When VR is working well, your physical senses tell your brain that you’re really experiencing the thing you’re virtually experiencing, and your brain prompts your body to respond in kind. That’s presence.
VR technology, driven by science, has an incredible potential to support psychological, emotional, and spiritual well-being.
Imagine that your office included a meditation room, or even just a multipurpose quiet room you could sign up to use for ten or twenty minutes. There’s a headset in there, some sensors that can read your heart rate and breathing, and a VR activity designed to get you into a flow state far faster and easier than just sitting down to meditate.
The challenge is VR technology is not quite there.
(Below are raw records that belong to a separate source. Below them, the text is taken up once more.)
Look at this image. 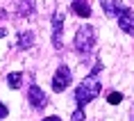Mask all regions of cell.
Returning a JSON list of instances; mask_svg holds the SVG:
<instances>
[{"instance_id": "obj_1", "label": "cell", "mask_w": 134, "mask_h": 121, "mask_svg": "<svg viewBox=\"0 0 134 121\" xmlns=\"http://www.w3.org/2000/svg\"><path fill=\"white\" fill-rule=\"evenodd\" d=\"M100 89H102V82H100L98 75H86L84 82L77 85V89H75V103H77L80 110H84L86 103H91L93 98H98Z\"/></svg>"}, {"instance_id": "obj_2", "label": "cell", "mask_w": 134, "mask_h": 121, "mask_svg": "<svg viewBox=\"0 0 134 121\" xmlns=\"http://www.w3.org/2000/svg\"><path fill=\"white\" fill-rule=\"evenodd\" d=\"M73 46L82 55L91 53V48L96 46V30H93V25H89V23L80 25L77 32H75V39H73Z\"/></svg>"}, {"instance_id": "obj_3", "label": "cell", "mask_w": 134, "mask_h": 121, "mask_svg": "<svg viewBox=\"0 0 134 121\" xmlns=\"http://www.w3.org/2000/svg\"><path fill=\"white\" fill-rule=\"evenodd\" d=\"M73 82V73H71V69L66 64H62L59 69L55 71V75H52V92H57V94H62V92H66V87Z\"/></svg>"}, {"instance_id": "obj_4", "label": "cell", "mask_w": 134, "mask_h": 121, "mask_svg": "<svg viewBox=\"0 0 134 121\" xmlns=\"http://www.w3.org/2000/svg\"><path fill=\"white\" fill-rule=\"evenodd\" d=\"M64 12H55V16H52V46H55V50H62L64 46Z\"/></svg>"}, {"instance_id": "obj_5", "label": "cell", "mask_w": 134, "mask_h": 121, "mask_svg": "<svg viewBox=\"0 0 134 121\" xmlns=\"http://www.w3.org/2000/svg\"><path fill=\"white\" fill-rule=\"evenodd\" d=\"M27 100H30V105L36 107V110H43V107L48 105V96H46V92H43L41 87H36V85H30Z\"/></svg>"}, {"instance_id": "obj_6", "label": "cell", "mask_w": 134, "mask_h": 121, "mask_svg": "<svg viewBox=\"0 0 134 121\" xmlns=\"http://www.w3.org/2000/svg\"><path fill=\"white\" fill-rule=\"evenodd\" d=\"M118 28L123 30V32H127L130 37H134V12L130 7H123V12H120L118 16Z\"/></svg>"}, {"instance_id": "obj_7", "label": "cell", "mask_w": 134, "mask_h": 121, "mask_svg": "<svg viewBox=\"0 0 134 121\" xmlns=\"http://www.w3.org/2000/svg\"><path fill=\"white\" fill-rule=\"evenodd\" d=\"M18 48L21 50H27V48H32L34 46V32L32 30H23V32H18Z\"/></svg>"}, {"instance_id": "obj_8", "label": "cell", "mask_w": 134, "mask_h": 121, "mask_svg": "<svg viewBox=\"0 0 134 121\" xmlns=\"http://www.w3.org/2000/svg\"><path fill=\"white\" fill-rule=\"evenodd\" d=\"M71 9L80 16V18H89V16H91V5H89V2H82V0L71 2Z\"/></svg>"}, {"instance_id": "obj_9", "label": "cell", "mask_w": 134, "mask_h": 121, "mask_svg": "<svg viewBox=\"0 0 134 121\" xmlns=\"http://www.w3.org/2000/svg\"><path fill=\"white\" fill-rule=\"evenodd\" d=\"M102 5V9H105V14L107 16H118L120 12H123V2H116V0H105V2H100Z\"/></svg>"}, {"instance_id": "obj_10", "label": "cell", "mask_w": 134, "mask_h": 121, "mask_svg": "<svg viewBox=\"0 0 134 121\" xmlns=\"http://www.w3.org/2000/svg\"><path fill=\"white\" fill-rule=\"evenodd\" d=\"M7 85L12 87V89H21L23 87V73H18V71L9 73L7 75Z\"/></svg>"}, {"instance_id": "obj_11", "label": "cell", "mask_w": 134, "mask_h": 121, "mask_svg": "<svg viewBox=\"0 0 134 121\" xmlns=\"http://www.w3.org/2000/svg\"><path fill=\"white\" fill-rule=\"evenodd\" d=\"M16 12L23 14V16L32 14V12H34V2H16Z\"/></svg>"}, {"instance_id": "obj_12", "label": "cell", "mask_w": 134, "mask_h": 121, "mask_svg": "<svg viewBox=\"0 0 134 121\" xmlns=\"http://www.w3.org/2000/svg\"><path fill=\"white\" fill-rule=\"evenodd\" d=\"M123 98H125V96H123L120 92H111L109 96H107V103H109V105H118Z\"/></svg>"}, {"instance_id": "obj_13", "label": "cell", "mask_w": 134, "mask_h": 121, "mask_svg": "<svg viewBox=\"0 0 134 121\" xmlns=\"http://www.w3.org/2000/svg\"><path fill=\"white\" fill-rule=\"evenodd\" d=\"M84 117H86V114H84V110H80V107H77V110H75V112H73L71 121H84Z\"/></svg>"}, {"instance_id": "obj_14", "label": "cell", "mask_w": 134, "mask_h": 121, "mask_svg": "<svg viewBox=\"0 0 134 121\" xmlns=\"http://www.w3.org/2000/svg\"><path fill=\"white\" fill-rule=\"evenodd\" d=\"M100 71H102V62H100V59H98V62H96V66H93V69H91V73H89V75H98Z\"/></svg>"}, {"instance_id": "obj_15", "label": "cell", "mask_w": 134, "mask_h": 121, "mask_svg": "<svg viewBox=\"0 0 134 121\" xmlns=\"http://www.w3.org/2000/svg\"><path fill=\"white\" fill-rule=\"evenodd\" d=\"M7 114H9L7 105H5V103H0V119H5V117H7Z\"/></svg>"}, {"instance_id": "obj_16", "label": "cell", "mask_w": 134, "mask_h": 121, "mask_svg": "<svg viewBox=\"0 0 134 121\" xmlns=\"http://www.w3.org/2000/svg\"><path fill=\"white\" fill-rule=\"evenodd\" d=\"M41 121H62L59 117H46V119H41Z\"/></svg>"}, {"instance_id": "obj_17", "label": "cell", "mask_w": 134, "mask_h": 121, "mask_svg": "<svg viewBox=\"0 0 134 121\" xmlns=\"http://www.w3.org/2000/svg\"><path fill=\"white\" fill-rule=\"evenodd\" d=\"M5 34H7V30H5V28H0V37H5Z\"/></svg>"}]
</instances>
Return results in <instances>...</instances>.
VR can sometimes be all runway, no takeoff.
Empathy: The ability to identify with and understand others, particularly on an emotional level. It involves imagining yourself in the place of another and, therefore, appreciating how they feel. Intimacy: A complex sphere of “inmost” relationships with self and others that are not usually minor or incidental (though they may be transitory) and which usually touch the personal world very deeply. They are our closest relationships with friends, family, children, lovers, but they are also the deep and important experiences we have with self (which are never exactly solitary): our feelings, our bodies, our emotions, our identities.
Empathy necessarily needs to involve other people; intimacy doesn’t. Empathy involves emotional understanding; intimacy involves emotion itself. Empathy, at its base, is an act of getting outside yourself: you’re projecting yourself into someone else’s experience, which means that in some ways you’re leaving your own experience behind, other than as a reference point. Intimacy, on the other hand, is at its base an act of feeling: you might be connecting with someone or something else, but you’re doing so on the basis of the emotions you (or both of you) feel.
VR doesn't necessarily induce empathy, but instead “intimacy.”
VR opens the risk of digital assault:
“As VR becomes increasingly real, how do we decide what crosses the line from an annoyance to an actual assault? Eventually we’re going to need rules to tame the wild, wild west of VR multi-player. Or is this going to be yet another space that women do not venture into?”
VR has the ability to deprive someone of power, and that feeling can have real psychological harm. The sting of being rejected by virtual humans is as visceral as if it had happened in real life. Conversely, a study found that people who had become “superheroes” in VR, flying through the air and saving a child, were more likely to help pick up pens in a similar situation—just as alienation can be induced, so can altruism.